The Post and Courier
Sunday, August 3, 2008


Middleton Place is a storied locale in Palmetto State history, established early in the life of the Carolina Colony and home to a seminal planter family.

It was also home to a community of slaves whose story long remained incomplete. Increasingly, that narrative gap is being filled.

Middleton's widely praised permanent exhibit on slavery was introduced in 2005 in Eliza's House, a freedman's cottage on the plantation grounds. The exhibit now is being amplified by the release of a detailed, handsomely illustrated new book, "Beyond the Fields: Slavery at Middleton Place," a companion piece that benefits from a trove of new research.

"The entire project goes back 10 years," says Tracey Todd, who co-authored the book with colleagues Barbara Doyle and Mary Edna Sullivan. "We've been making an effort to focus our interest more on the complete story of plantation life at Middleton Place and tell as accurately as we can the story of everyone who lived here.
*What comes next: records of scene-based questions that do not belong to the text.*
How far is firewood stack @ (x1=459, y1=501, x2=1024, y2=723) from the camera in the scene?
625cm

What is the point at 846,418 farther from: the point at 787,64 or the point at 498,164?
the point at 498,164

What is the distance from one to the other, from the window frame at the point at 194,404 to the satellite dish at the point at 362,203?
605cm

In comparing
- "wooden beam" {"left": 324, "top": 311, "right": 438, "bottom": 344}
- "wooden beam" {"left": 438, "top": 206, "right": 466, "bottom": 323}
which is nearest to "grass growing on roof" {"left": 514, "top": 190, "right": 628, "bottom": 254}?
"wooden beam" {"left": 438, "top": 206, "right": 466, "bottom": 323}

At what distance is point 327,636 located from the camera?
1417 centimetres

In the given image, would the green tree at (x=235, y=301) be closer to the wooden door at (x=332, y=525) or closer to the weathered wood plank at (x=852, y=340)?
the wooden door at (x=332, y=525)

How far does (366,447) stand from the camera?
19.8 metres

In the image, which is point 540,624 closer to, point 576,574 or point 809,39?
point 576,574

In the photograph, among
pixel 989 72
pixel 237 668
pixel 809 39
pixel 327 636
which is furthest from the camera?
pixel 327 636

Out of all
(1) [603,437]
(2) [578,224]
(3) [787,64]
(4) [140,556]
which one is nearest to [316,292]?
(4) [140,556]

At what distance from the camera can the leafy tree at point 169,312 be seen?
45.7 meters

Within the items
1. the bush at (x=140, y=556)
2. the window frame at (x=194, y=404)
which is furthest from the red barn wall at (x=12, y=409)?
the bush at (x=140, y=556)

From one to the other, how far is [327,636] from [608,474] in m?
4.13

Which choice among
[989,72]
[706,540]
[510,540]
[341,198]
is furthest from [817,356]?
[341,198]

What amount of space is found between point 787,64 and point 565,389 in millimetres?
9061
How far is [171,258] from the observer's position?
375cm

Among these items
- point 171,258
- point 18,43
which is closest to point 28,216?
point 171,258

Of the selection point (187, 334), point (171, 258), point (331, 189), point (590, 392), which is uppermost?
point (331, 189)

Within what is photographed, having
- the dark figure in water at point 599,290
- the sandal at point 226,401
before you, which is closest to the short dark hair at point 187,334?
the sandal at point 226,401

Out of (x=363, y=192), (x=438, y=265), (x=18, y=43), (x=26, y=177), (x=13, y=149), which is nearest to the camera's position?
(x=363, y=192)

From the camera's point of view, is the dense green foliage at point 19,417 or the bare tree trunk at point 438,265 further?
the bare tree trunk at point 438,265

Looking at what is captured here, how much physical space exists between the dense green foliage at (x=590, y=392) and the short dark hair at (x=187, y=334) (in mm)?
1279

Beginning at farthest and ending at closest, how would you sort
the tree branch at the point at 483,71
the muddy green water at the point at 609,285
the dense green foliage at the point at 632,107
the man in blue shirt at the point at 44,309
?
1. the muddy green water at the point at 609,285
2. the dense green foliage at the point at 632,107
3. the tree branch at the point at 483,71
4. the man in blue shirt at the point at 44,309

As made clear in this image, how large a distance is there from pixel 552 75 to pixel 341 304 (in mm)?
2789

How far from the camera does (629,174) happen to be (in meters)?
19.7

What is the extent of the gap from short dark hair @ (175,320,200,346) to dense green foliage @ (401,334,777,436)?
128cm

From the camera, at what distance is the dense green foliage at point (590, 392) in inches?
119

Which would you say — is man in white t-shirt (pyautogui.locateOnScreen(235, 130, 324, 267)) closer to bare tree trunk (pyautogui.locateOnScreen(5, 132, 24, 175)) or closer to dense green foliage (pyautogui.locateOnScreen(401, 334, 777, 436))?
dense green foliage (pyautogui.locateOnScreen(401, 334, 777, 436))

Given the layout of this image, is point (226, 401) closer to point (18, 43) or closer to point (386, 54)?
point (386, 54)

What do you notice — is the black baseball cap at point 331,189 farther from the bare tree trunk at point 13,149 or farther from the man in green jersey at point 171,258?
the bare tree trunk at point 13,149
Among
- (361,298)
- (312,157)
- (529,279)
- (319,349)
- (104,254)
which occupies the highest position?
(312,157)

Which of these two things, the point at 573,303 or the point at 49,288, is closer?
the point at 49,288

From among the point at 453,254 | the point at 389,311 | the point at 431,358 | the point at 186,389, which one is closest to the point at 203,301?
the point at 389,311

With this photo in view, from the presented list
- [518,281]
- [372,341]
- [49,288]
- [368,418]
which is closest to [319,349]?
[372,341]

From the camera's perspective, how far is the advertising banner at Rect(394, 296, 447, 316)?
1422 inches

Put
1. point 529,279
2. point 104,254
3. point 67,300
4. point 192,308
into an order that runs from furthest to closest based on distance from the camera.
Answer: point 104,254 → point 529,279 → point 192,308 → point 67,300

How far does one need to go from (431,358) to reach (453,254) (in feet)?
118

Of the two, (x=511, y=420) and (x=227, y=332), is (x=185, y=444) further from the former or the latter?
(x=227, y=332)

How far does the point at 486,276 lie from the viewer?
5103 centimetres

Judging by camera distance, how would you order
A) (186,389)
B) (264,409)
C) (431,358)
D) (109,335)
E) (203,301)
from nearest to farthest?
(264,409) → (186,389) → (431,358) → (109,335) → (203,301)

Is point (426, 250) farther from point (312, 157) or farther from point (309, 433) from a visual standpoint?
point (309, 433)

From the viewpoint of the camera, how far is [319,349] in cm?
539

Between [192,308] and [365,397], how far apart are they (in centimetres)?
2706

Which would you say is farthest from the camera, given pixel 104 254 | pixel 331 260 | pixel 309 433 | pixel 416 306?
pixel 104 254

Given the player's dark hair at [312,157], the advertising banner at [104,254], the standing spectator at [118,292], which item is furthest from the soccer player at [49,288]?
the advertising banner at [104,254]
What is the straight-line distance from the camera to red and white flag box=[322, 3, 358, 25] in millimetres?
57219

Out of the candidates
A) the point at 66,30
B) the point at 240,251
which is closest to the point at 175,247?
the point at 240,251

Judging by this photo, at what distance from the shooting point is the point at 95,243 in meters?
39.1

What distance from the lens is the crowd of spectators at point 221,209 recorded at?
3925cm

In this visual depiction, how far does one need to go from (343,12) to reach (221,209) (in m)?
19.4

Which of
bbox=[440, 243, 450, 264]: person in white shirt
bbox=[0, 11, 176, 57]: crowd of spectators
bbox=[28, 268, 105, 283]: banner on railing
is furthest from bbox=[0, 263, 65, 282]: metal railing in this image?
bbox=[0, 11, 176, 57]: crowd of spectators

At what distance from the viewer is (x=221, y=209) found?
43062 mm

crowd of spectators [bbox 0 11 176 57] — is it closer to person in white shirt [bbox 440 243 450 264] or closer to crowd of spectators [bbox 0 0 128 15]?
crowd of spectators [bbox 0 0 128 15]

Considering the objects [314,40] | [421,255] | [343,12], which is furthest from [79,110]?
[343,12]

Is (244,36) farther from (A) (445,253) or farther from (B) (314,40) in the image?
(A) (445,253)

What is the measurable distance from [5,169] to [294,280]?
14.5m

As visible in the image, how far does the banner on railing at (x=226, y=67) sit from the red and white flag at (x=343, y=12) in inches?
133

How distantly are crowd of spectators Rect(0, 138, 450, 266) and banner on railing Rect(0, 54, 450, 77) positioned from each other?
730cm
And, of course, most who lived here were slaves."

The staff started by creating the plantation chapel exhibit, which Todd says was, and remains, very well-received.

"We learned it was a chapel used for all colors, so we reinterpreted that exhibit the way it should have been, then did these additional reinterpretations elsewhere. With all this momentum building, we realized we had half of Eliza's House sitting there simply as storage. We had opened it in the early '90s as a sort of house museum, but half of it was not open to (the) public. So we had this space in what had been built as a dual-family dwelling, and the idea was to use it to create more of a center for African-American interpretation. Now it's the focal point."

The exhibit took two years to mount, with research going back even longer.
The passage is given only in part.